For what it's worth since I'm mentioned in this thread, here are my thoughts:

-The shared environment seems to be small, but significant even within groups. See here: http://www.gnxp.com/blog/2009/11/does-family-matter-for-adult-iq.php
This gives environmental hypotheses more breathing room and less need to rely on complex interactive models.

-On that link, I wrote that the environmental effect is related to SES. But the evidence supporting that claim is not very strong.

-Regarding the restriction of range hypothesis, it's hard for me to get excited about it, because the only empirical examination of it did not support it as significant:

"restriction in range in parent disinhibitory psychopathology and family SES had no effect on adoptive-sibling correlations for delinquency, drug use, and IQ. These data support the use of adoption studies to obtain direct estimates of the importance of shared environmental effects on psychological development."
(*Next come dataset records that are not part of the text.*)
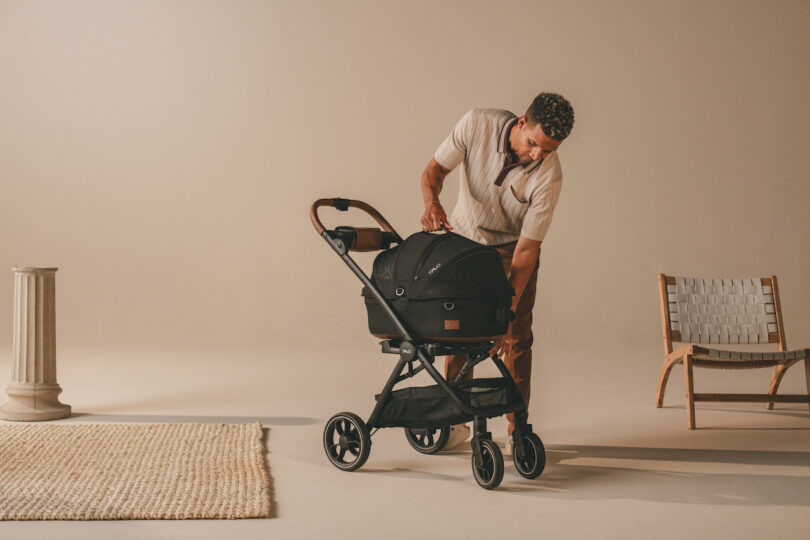 A person adjusting the attachment points of the Maeve carrier onto the stroller frame.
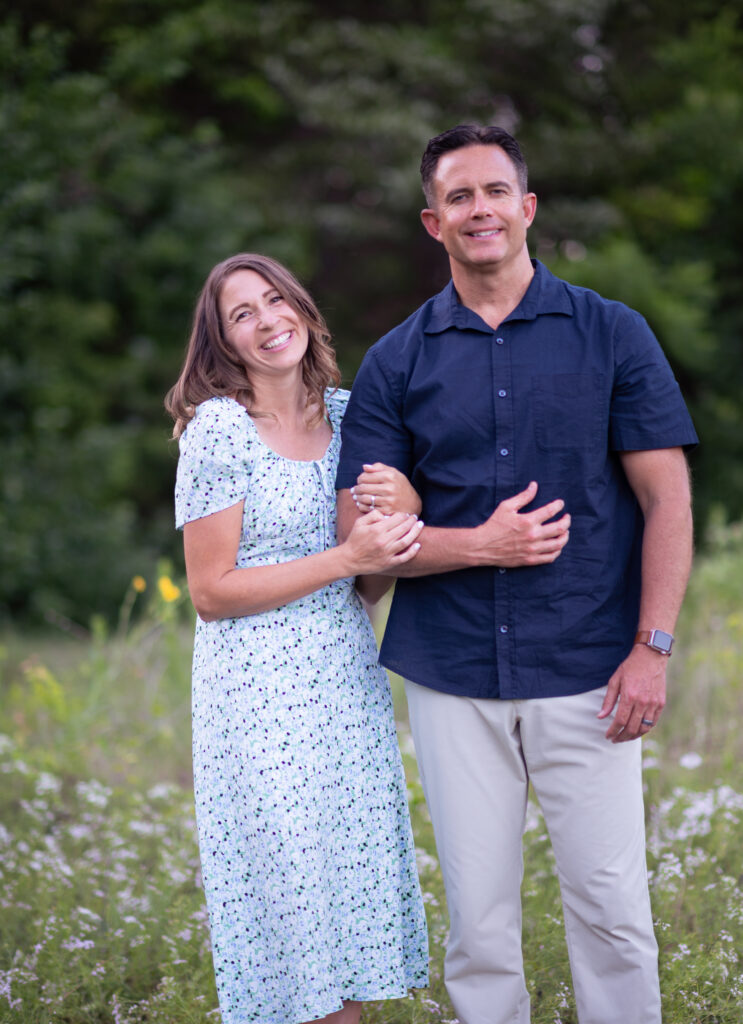 Michele Tripple smiling and linking arms with her husband while standing in a field of wildflowers.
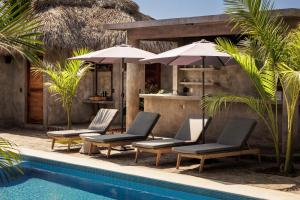 a group of chairs and umbrellas next to a pool at Hotel Boutique Pikiliki - ADULTS ONLY in Brisas de Zicatela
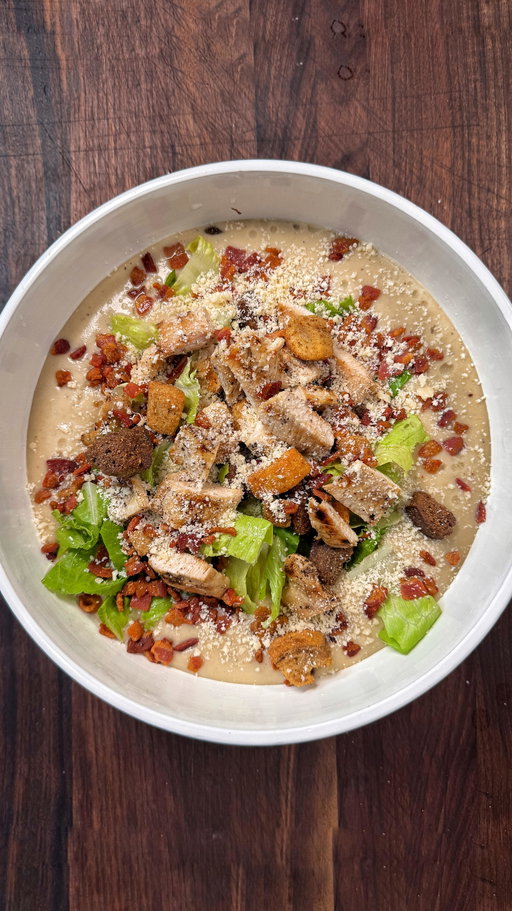 Chicken Caesar Salad Soup. Smash 👍🏻 or Pass 👎🏻

RECIPE
1 pound of chopped bacon
1 diced onion
5 cloves of garlic
1 large russet potato 
4 cups chicken stock
2 cups heavy cream
1/4 cup chopped anchovies
1/2 cup grated parmesan cheese
Juice of a lemon
1 cup chopped romaine lettuce
1 cup croutons
4 large chicken tenders
1 tbsp garlic powder

Fry the bacon in a large soup pot, then extract the bacon and leave the grease.
Add the onions garlic and potatoes and saute for about 5 minutes just until the onions are softened 
Add the chicken stock and season with a generous amount of salt and pepper
Simmer for about 10 minutes
Chop up the anchovies, and grated the parmesan cheese
Add it to the soup and using a hand blender or regular blender, puree the soup until its a smooth consistency
Stir in the heavy cream and lemon juice
Season the chicken with salt, pepper, and garlic powder and grill on both sides for about 3 minutes aside. Then chop it up
Add the soup base to a bowl, place the lettuce on top, followed by the croutons, chicken, chopped bacon and some more parmesan cheese. Hit it with some lemon juice and enjoy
The math of this study (http://www.springerlink.com/content/w592616nn3874j37/) is over my head, so if Steve or someone else better than me with math could check it out that would be great.

Also, common sense suggests that even with restriction of range (and every other criticism of adoption studies taken into account) you'd see some environmental effect.. Why isn't there one

-I'm open to the idea that group differences on IQ in adulthood are environmental, but there doesn't seem to be any good evidence for that.

-Educational and economic outcomes are influenced by which family you're raised in. And there is adoption literature to support that.. So no one here should be claiming that the adoption literature supports the idea that we live in a completely fair society..

As for core psychological characteristics like personality and intelligence, I'm not sure the same can be said though..

*Note that my entire discussion is limited to differences within modern, first world countries.